She felt certain that's what would have transpired on this very golf course only hours ago. She could envision the mayor, an increasingly popular conservative icon with his own newsletter, talking tough about amoral professional athletes like Trane and how they needed to be put in their proper place: jail.
"The mayor, like myself, wants justice. Your client has a history of violence towards women. There's a clear pattern."
"I'll fight that admission."
"I'm sure you will, but California law is pretty clear on it. It'll go in."
"I presume you'll give me all the police reports?"
"Of course."
"I'd like their notebooks as well."
Le Fleur nodded his head and said, "I'm going to give you everything and then some. I'll have Lieutenant Brinson collect any notes from his men. I'll have those and every other document I've got copied by my secretary and available for you first thing on Tuesday. Don't worry. I wouldn't try to hide anything even if I had it, but I don't. . . The last thing I want is to have this thing turned over on appeal."
Madison let out a small laugh. "That's quite a presumption, that I'll have anything to appeal."
The DA tilted his head and raised one eyebrow as if to say he couldn't help it.
Madison pressed her mouth shut. There was really nowhere else to go. "So that's it?" she asked.
"That's it," Le Fleur replied. "Motive, opportunity, murder weapon, history. That's all I need not only for an indictment, but a conviction. People are fed up. They're fed up with athletes bludgeoning and abusing young women because they think they're above the law."
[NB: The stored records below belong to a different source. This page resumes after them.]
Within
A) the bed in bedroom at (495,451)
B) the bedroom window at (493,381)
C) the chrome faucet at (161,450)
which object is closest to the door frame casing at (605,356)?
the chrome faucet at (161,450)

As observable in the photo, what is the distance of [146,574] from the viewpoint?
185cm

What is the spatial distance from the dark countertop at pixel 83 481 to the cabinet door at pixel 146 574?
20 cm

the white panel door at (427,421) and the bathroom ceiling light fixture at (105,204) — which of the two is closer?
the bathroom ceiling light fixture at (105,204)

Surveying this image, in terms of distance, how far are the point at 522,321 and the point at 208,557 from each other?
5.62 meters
The DA suddenly turned bitter. "The timing of this case is in my favor, Madison," he said, twisting his mouth the way people will when they find a long black hair in their food. "It's time for the pendulum to swing back. This whole thing with Zeus Shoes, it makes me sick. We've got a young woman who was brutally murdered and your client is using it to sell shoes . . ."
Madison just looked at him impassively.
"I'm sorry," he said, raising his hand and running it quickly through his hair. "I didn't mean to vent like that."
Madison just looked at him coolly and said without rancor, "That's all right. While I'm on the opposite side of the aisle on this, I certainly understand your emotions."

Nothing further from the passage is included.